From: Michal Hocko <mhocko@suse.cz>
To: Johannes Weiner <hannes@cmpxchg.org>
Cc: Andrew Morton <akpm@linux-foundation.org>,
KAMEZAWA Hiroyuki <kamezawa.hiroyu@jp.fujitsu.com>,
KOSAKI Motohiro <kosaki.motohiro@jp.fujitsu.com>,
LKML <linux-kernel@vger.kernel.org>,
linux-mm@kvack.org
Subject: [PATCH -v2 4/6] memcg: make sure that memcg is not offline when charging
Date: Tue, 4 Feb 2014 14:28:58 +0100 [thread overview]
Message-ID: <1391520540-17436-5-git-send-email-mhocko@suse.cz> (raw)

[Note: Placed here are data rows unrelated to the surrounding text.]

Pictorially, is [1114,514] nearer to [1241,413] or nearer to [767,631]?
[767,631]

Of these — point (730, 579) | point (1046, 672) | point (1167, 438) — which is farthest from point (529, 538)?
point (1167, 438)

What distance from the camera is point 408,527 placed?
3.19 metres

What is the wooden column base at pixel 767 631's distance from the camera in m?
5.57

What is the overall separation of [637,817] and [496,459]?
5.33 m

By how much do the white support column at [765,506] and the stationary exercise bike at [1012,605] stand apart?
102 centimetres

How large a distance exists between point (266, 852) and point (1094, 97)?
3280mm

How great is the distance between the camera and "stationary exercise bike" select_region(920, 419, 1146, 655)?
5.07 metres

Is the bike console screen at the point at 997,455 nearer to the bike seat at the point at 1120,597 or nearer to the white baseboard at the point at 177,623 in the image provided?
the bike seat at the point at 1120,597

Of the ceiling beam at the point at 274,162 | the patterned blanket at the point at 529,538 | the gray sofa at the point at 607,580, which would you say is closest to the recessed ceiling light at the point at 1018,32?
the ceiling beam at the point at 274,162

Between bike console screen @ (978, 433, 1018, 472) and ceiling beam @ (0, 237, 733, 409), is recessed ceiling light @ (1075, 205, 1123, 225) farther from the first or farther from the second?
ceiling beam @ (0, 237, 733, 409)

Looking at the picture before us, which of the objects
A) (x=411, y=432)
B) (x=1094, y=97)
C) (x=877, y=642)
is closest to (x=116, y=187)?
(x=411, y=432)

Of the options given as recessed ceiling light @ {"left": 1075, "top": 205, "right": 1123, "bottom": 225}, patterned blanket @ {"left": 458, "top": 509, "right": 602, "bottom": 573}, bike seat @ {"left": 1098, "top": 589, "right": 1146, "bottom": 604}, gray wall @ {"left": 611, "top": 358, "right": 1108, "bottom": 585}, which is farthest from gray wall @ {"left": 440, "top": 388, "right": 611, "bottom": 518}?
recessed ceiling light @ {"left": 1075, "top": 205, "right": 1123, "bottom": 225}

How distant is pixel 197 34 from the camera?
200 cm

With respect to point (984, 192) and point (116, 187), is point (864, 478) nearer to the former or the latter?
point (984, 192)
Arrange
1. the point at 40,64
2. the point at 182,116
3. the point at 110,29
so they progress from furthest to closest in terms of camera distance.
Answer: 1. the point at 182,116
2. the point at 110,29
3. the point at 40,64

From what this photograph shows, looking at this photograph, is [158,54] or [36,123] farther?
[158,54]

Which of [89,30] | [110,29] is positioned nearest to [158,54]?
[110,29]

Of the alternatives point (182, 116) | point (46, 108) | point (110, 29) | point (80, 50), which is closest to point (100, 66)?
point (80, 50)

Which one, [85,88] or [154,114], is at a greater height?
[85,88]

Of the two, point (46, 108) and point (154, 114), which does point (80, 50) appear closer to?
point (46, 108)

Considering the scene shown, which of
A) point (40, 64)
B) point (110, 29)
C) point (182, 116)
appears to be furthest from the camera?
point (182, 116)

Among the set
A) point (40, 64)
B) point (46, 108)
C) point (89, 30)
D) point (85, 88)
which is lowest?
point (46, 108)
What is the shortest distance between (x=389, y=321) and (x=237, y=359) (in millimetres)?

In-Reply-To: <1391520540-17436-1-git-send-email-mhocko@suse.cz>
The current charge path might race with memcg offlining because holding
css reference doesn't neither prevent from task move to a different
group nor stop css offline. When a charging task is the last one in the
group and it is moved to a different group in the middle of the charge
the old memcg might get offlined. As a result res counter might be
charged after mem_cgroup_reparent_charges (called from memcg css_offline
callback) and so the charge would never be freed. This has been worked
around by 96f1c58d8534 (mm: memcg: fix race condition between memcg
teardown and swapin) which tries to catch such a leaked charges later
during css_free. It is more optimal to heal this race in the long term
though.
In order to make this raceless we have to check that the memcg is online
and res_counter_charge in the same RCU read section. The online check can
be done simply by calling css_tryget & css_put which are now wrapped
into mem_cgroup_is_online helper.
Callers are then updated to retry with a new memcg which is associated
with the current mm. There always has to be a valid memcg encountered
sooner or later because task had to be moved to a valid and online
cgroup.
The only exception is mem_cgroup_do_precharge which should never see
this race because it is called from cgroup {can_}attach callbacks and so
the whole cgroup cannot go away.
Signed-off-by: Michal Hocko <mhocko@suse.cz>
---
mm/memcontrol.c | 70 +++++++++++++++++++++++++++++++++++++++++++++++++++++----
1 file changed, 66 insertions(+), 4 deletions(-)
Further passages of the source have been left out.